#### PASSAGE:
To comprehend the effects of these variables, the ESI approach is used to coin the terms External , Skylight , and Indoor , as shown in Figure 2 , which identifies the environment load process that relates to any roof skylight system.

Figure 2. ESI process classifying independent and dependent variables.

According to the ESI approach, the characteristics of the environmental loads, i.e., natural light and thermal heat, will be evaluated in three different stages:

• External Environmental Condition (EEC).
• Skylight Roofing System (SRS).
• Indoor Environmental Condition (IEC).

3.1. External Environmental Condition (EEC)

The EEC represents the substantial load that has various effects. Although EEC is beyond the control of the architect, its effect should be considered for assessment. The sun is paramount to the entire ESI approach because it is a remarkable source of energy. Vitruvius (1999) highlights the sun as the main source that controls building environments. Szokolay (2008) stressed the issue for architects to understand two significant aspects, namely, solar geometry and the amount of energy that it reaches and how it can be handled.

Solar geometry describes the relationship between the sun and the earth, which is easier to identify than the energy itself. The position of the sun clearly varies in the sky constantly during the day and throughout the year. Therefore, the latitude, angle of declination, solar time, solar noon, as well as the seasonal and hourly changes of the sun at specific locations, should be determined (Kukreja, 1982 ; Wright, 1984  ;  Lam, 1986 ). Furthermore, specifying the angle of direct sunlight helps aids in the estimation of the energy that will directly strike any system on Earth.

Solar radiation, as an entire frequency spectrum of electromagnetic radiation from the sun, is of considerable interest. Solar radiation is a pure energy that carries various forms of loads, such as light and heat. Page (2006) specified three types of solar radiation wavelengths that reach the ground and affect the human level, viz., UV , visible light , and IR radiation . Identifying the wavelength of radiation effectively aids the architect to understand natural loads. For instance, a short wavelength, such as ultraviolet, is an extremely high-energy load that is very harmful, whereas long wavelengths, such as IR, have the lowest load. The distribution of sunshine (solar spectrum) that arrives on Earth is divided into 51% IR, 47% visible light, and 2% ultraviolet, which are distributed as direct and indirect loads ( Robertson and Mortgage, 2003  ;  Wausau Window and Wall Systems, 2010 ). According to Szokolay (1992) , the amount of solar radiation that strikes the ground in a normal day is divided into 24% direct beam radiation and 22% diffuse radiation, with 23% being absorbed by the atmosphere.

#### RECORD EXCERPTS:
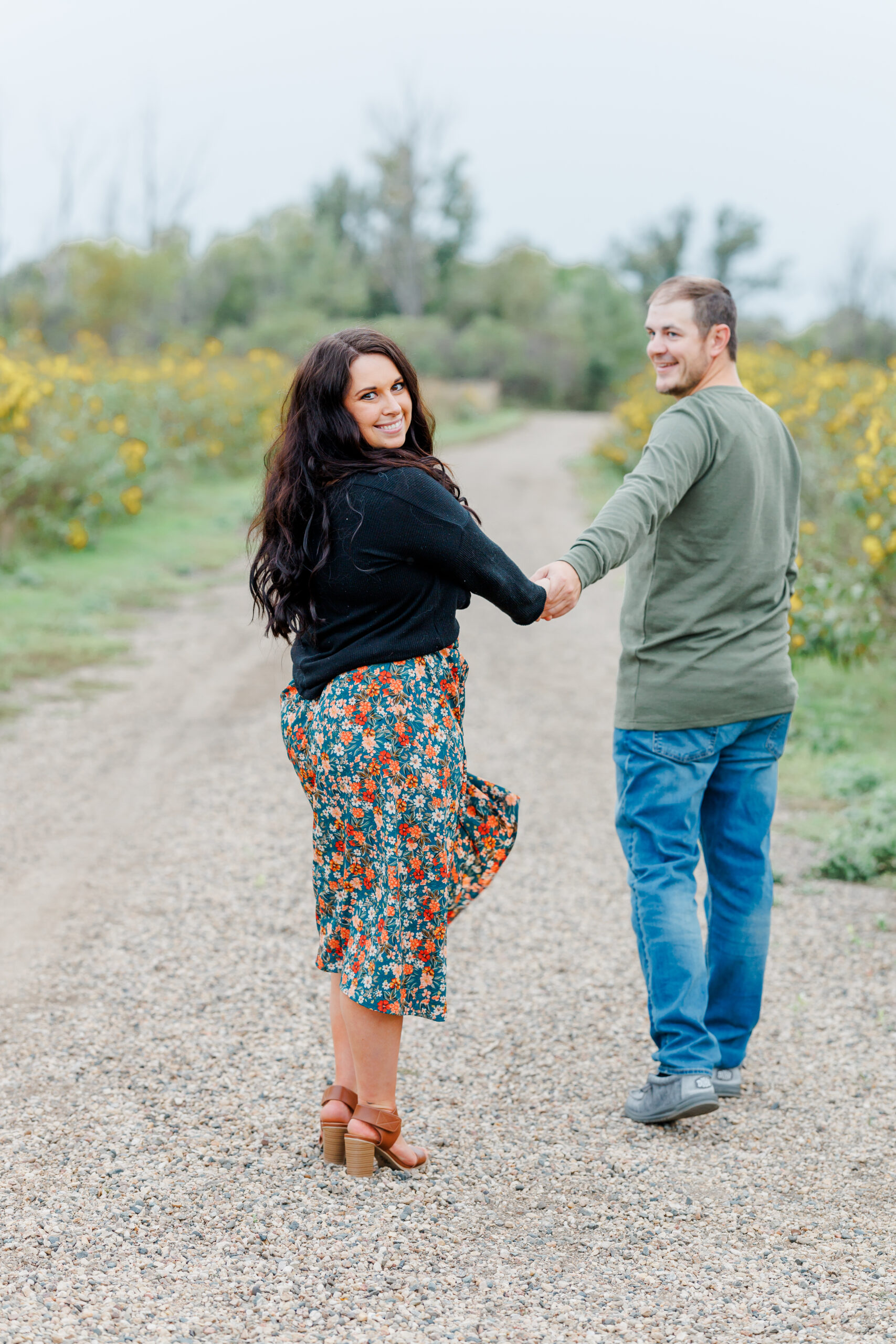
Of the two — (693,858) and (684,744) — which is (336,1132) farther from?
(684,744)

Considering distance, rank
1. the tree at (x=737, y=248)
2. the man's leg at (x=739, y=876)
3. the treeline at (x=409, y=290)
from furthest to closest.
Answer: the tree at (x=737, y=248), the treeline at (x=409, y=290), the man's leg at (x=739, y=876)

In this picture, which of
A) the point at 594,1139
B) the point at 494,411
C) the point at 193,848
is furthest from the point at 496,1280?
the point at 494,411

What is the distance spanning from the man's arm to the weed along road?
47.4 inches

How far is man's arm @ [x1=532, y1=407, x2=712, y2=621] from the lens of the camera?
2.46 meters

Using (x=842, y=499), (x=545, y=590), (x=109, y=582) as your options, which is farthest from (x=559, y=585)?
(x=109, y=582)

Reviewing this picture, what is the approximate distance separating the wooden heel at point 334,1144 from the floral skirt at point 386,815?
36 cm

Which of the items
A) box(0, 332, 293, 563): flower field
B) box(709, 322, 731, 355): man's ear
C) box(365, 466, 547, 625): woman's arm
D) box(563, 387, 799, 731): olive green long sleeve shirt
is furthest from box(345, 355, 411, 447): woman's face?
box(0, 332, 293, 563): flower field

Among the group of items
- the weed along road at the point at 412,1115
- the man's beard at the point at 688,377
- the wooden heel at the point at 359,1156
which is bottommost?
the weed along road at the point at 412,1115

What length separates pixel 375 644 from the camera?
2.31 meters

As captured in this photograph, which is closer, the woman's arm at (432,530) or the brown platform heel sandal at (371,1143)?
the woman's arm at (432,530)

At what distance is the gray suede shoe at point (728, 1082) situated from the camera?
2.96 metres

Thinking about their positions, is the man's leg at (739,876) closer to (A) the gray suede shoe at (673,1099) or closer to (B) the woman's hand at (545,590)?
(A) the gray suede shoe at (673,1099)

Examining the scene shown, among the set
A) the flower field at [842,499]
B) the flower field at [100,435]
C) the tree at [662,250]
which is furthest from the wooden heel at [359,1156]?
the tree at [662,250]

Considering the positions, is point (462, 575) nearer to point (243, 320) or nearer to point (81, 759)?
point (81, 759)
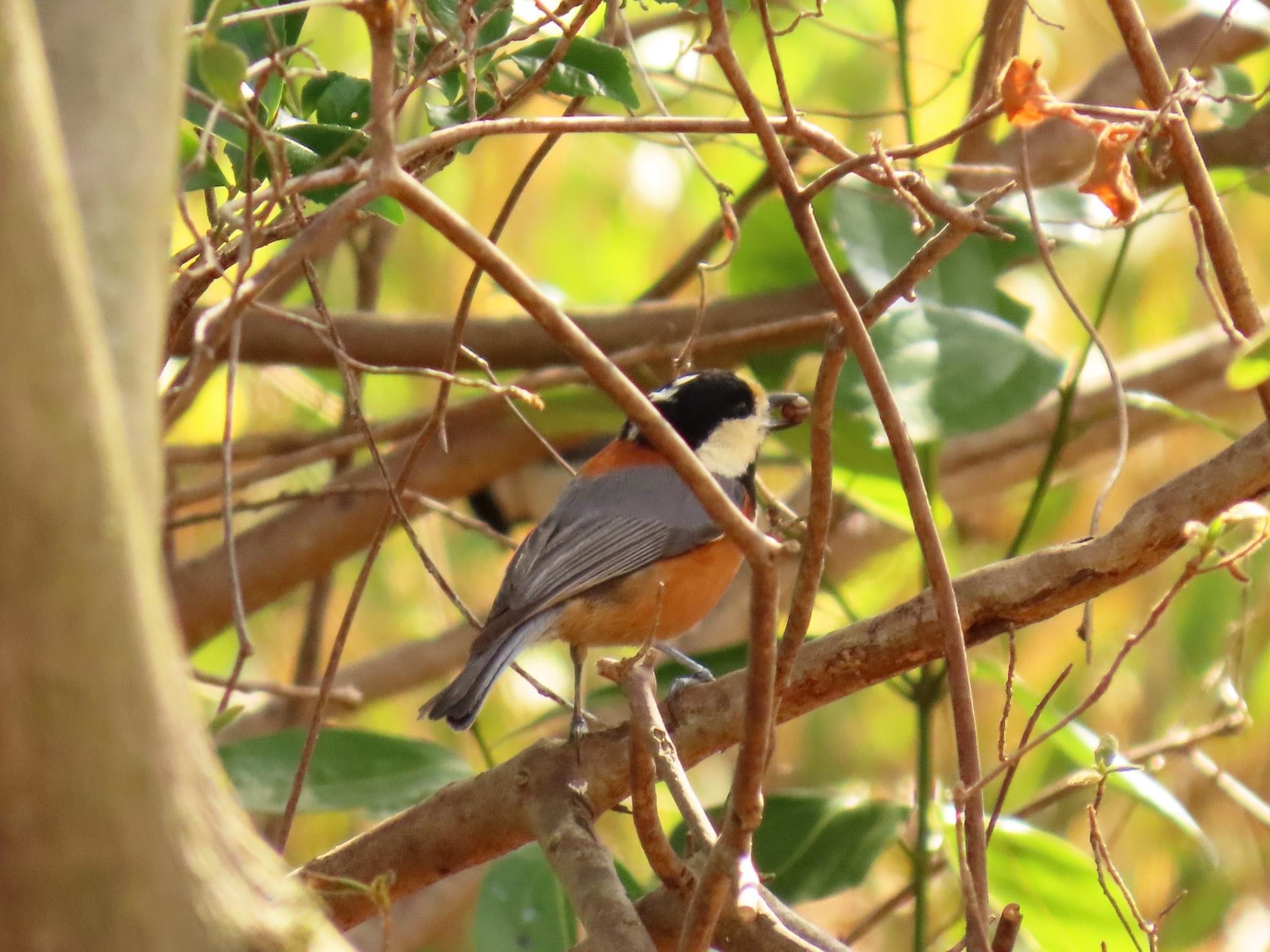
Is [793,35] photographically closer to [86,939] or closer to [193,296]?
[193,296]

#### JOB:
Continue the passage on the ESI approach to skylight environmental loads, starting right after its last sentence.

#### OUTPUT BELOW:
Light represents almost half of the transferred solar radiation with wavelengths between 380 and 700 nm. This energy reaches the Earth׳s surface as two types: (i) sunlight as direct component and (ii) diffuse component , commonly known as daylight , both of which comprise the total light from the sky dome. These types have different amounts of energy. According to Baker and Steemers (2002) , direct sunlight has higher, more concentrated energy and is five to 10 times stronger than daylight. Meanwhile, the invisible part, which can be detected as a warm sensation on the skin, represents more than half of the solar radiation in the form of UV and IR. IR is literally heat, and almost all sources that emit UV and visible-light radiation will probably emit IR (Moss et al., 1982 ). This finding indicates that heat is the dominant factor in solar radiation that has to be targeted.

According to Oral et al. (2004) , light and heat as part of solar radiation are the most important variables that affect the built environment. Understanding the behavior of these factors will help elucidate the conditions that affect their intensity and distribution.

3.1.1. Sky condition

Understanding the medium that captures all sun radiations is important in identifying the external load. Given that we are dealing with an architectural concept, the sky is the main embodiment of the roof skylight system. The sky generally lies at a certain distance above the surface of the earth, which is only known as the denser portion of the atmosphere. The sky is the main medium for solar radiation in the external environment, and its condition is difficult to characterize because of fluctuations in the weather and climate over a very short time (Pages et al., 2003 ).

Although sunshine comes directly from the sun, the sky will appear as a light source because sunlight is scattered by dust, air, and water vapor. The length of the day is significantly influenced by the appearance of both sunlight and skylight because both depend on atmospheric turbidity and cloudiness changeability throughout the year. Therefore, ceaseless changes in solar altitude with various scattering and absorption features of the atmosphere result in unique non-repeating conditions that change the sunshine levels continually (Kittler et al., 2012 ).

Perez et al. (1993) identified 15 types of sky models. The Commission Internationale de l׳Eclairage (CIE) divides the skies into three simple models, namely, clear , intermediate , and overcast . Each model has different characteristics according to Baker and Steemers (2002) :

• Clear sky: the luminance is variable over the azimuth and altitude. This sky is the brightest around the sun but is the dimmest in the opposite direction, with the brightness of the horizon lying in between, whereby on a clear summer day, the outside light levels can reach as high as 100,000 lux to 120,000 lux on a horizontal surface.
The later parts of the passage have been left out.